Your instructions:
Starting with the line that contains "New Zealand, site", copy each line exactly through the end of the listing, and omit all pictures.

*** Begin section ***

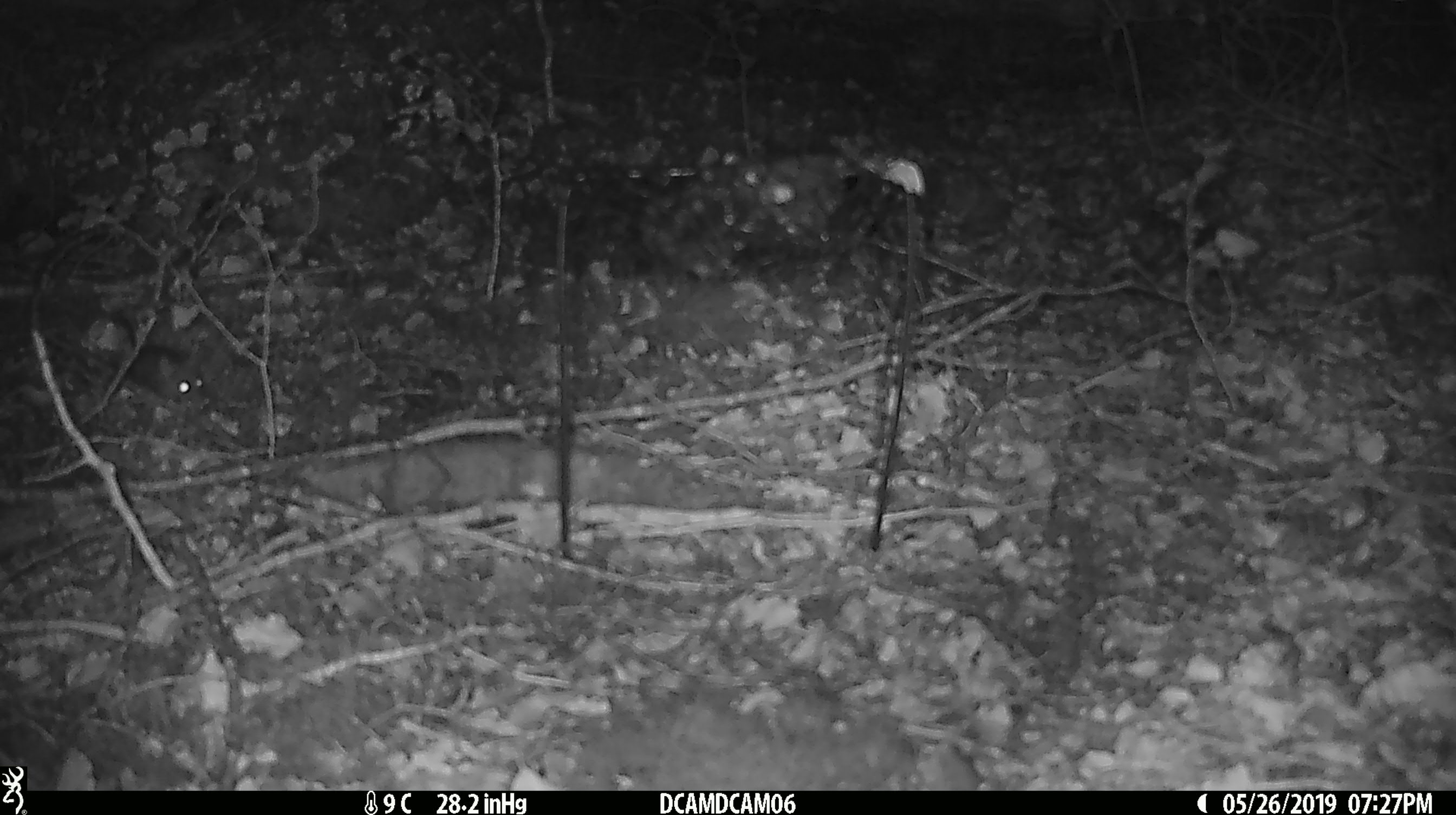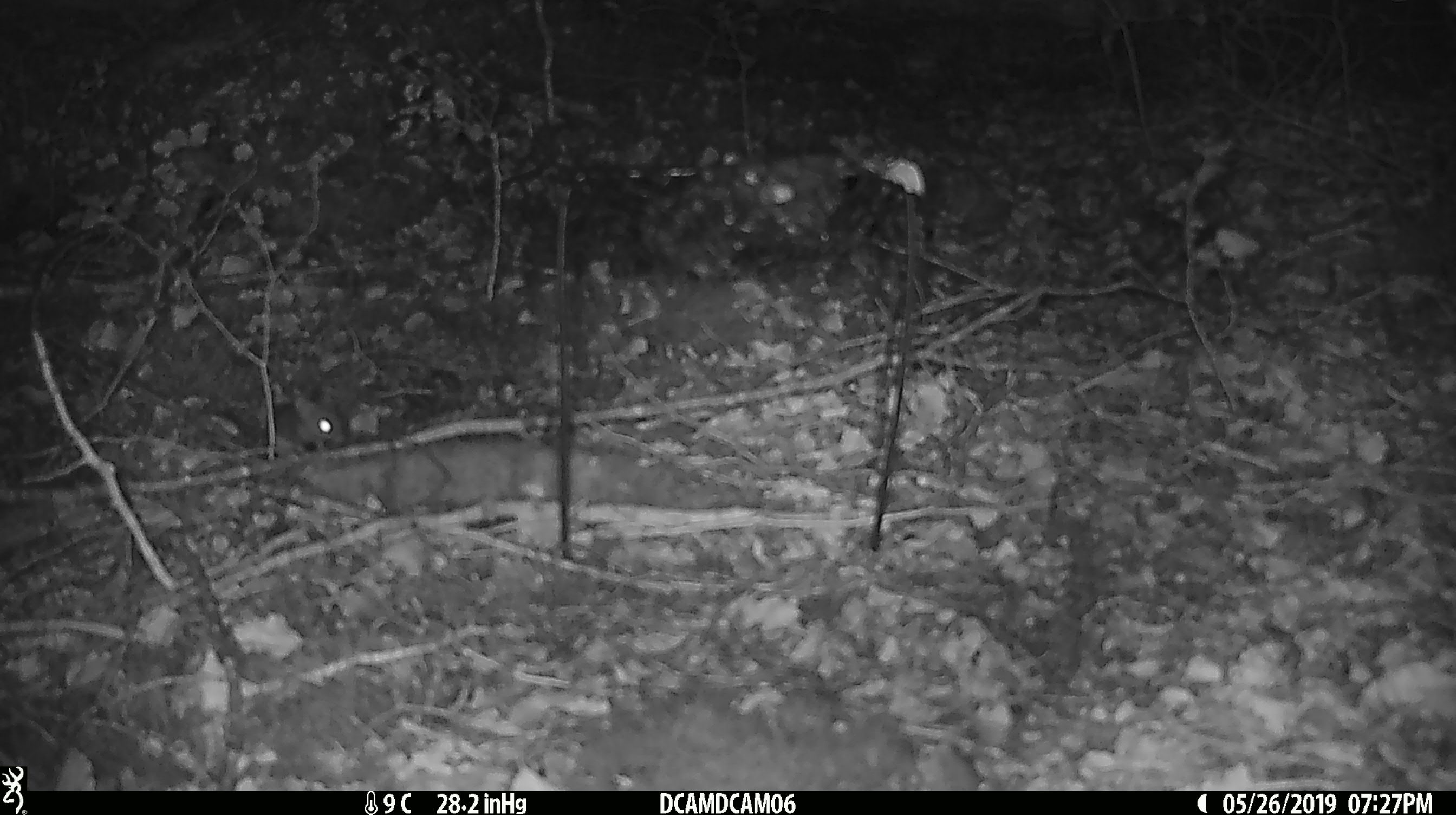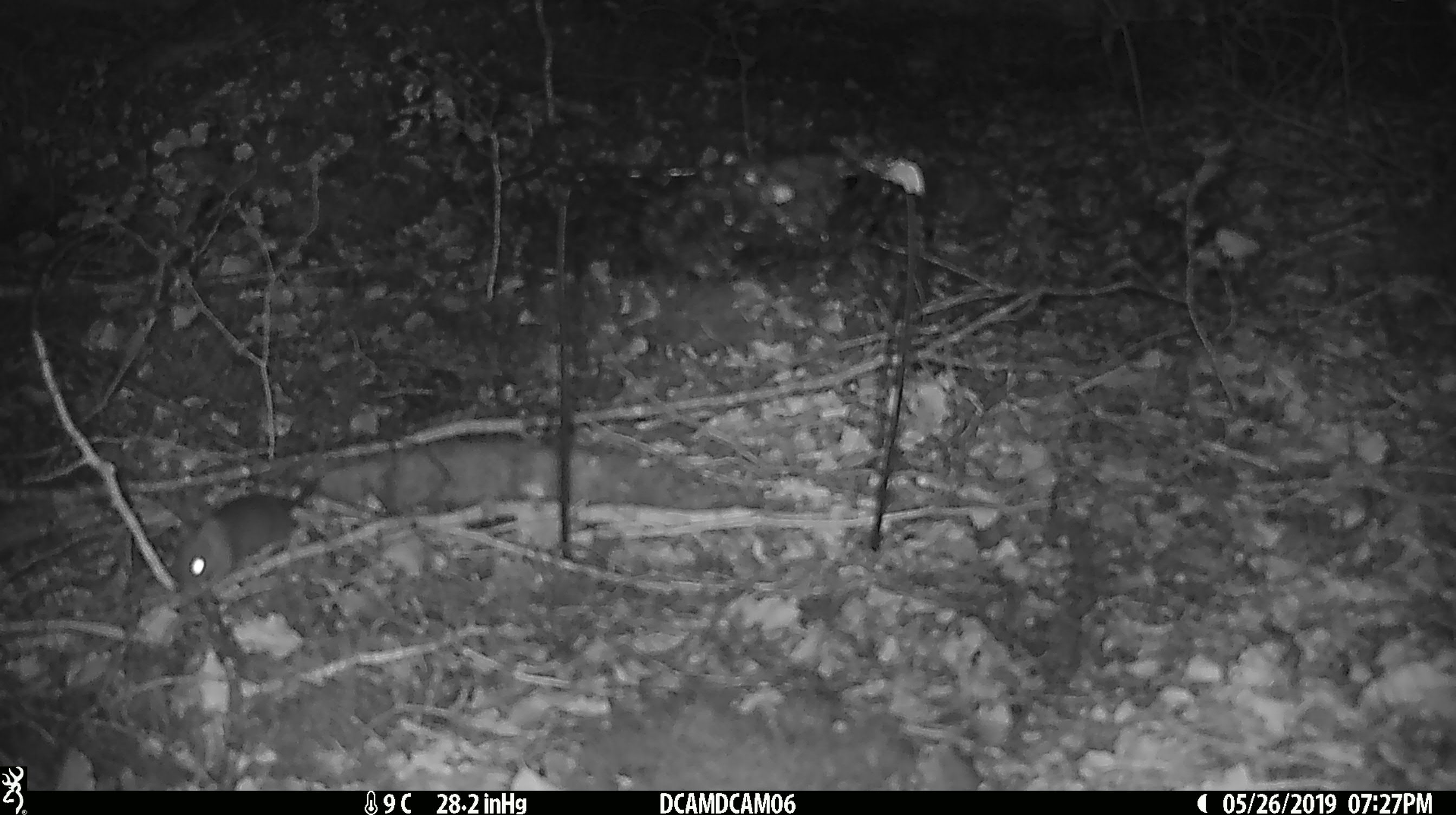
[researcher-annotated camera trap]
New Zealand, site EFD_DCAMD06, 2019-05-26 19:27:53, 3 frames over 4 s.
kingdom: Animalia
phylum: Chordata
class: Mammalia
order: Rodentia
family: Muridae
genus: Mus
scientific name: Mus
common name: mouse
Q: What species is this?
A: Mouse (Mus).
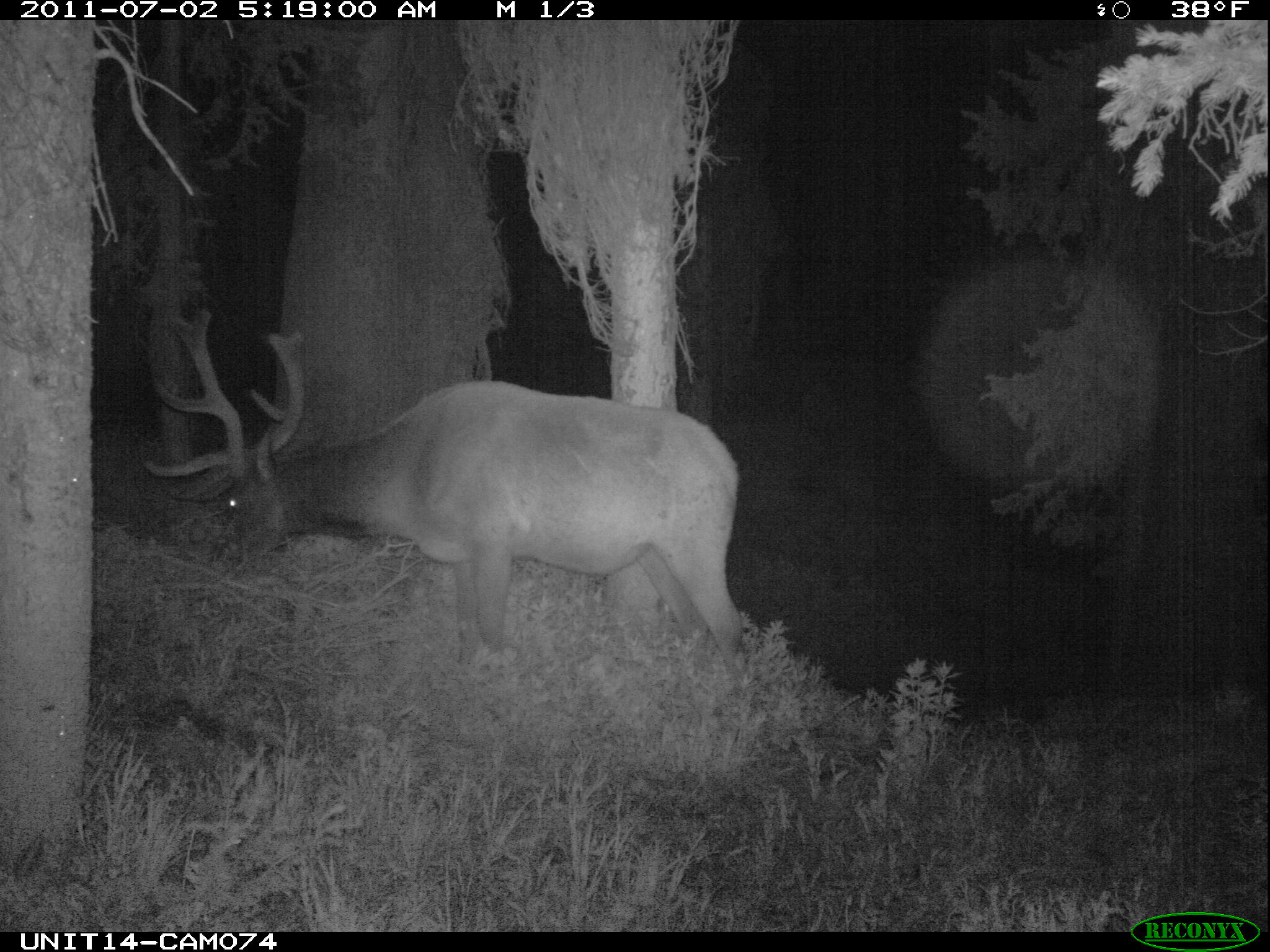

*** End section ***

Answer space:
New Zealand, site EFD_DCAMD06, 2019-05-26 19:27:53, 3 frames over 4 s.
kingdom: Animalia
phylum: Chordata
class: Mammalia
order: Rodentia
family: Muridae
genus: Mus
scientific name: Mus
common name: mouse
Q: What species is this?
A: Mouse (Mus).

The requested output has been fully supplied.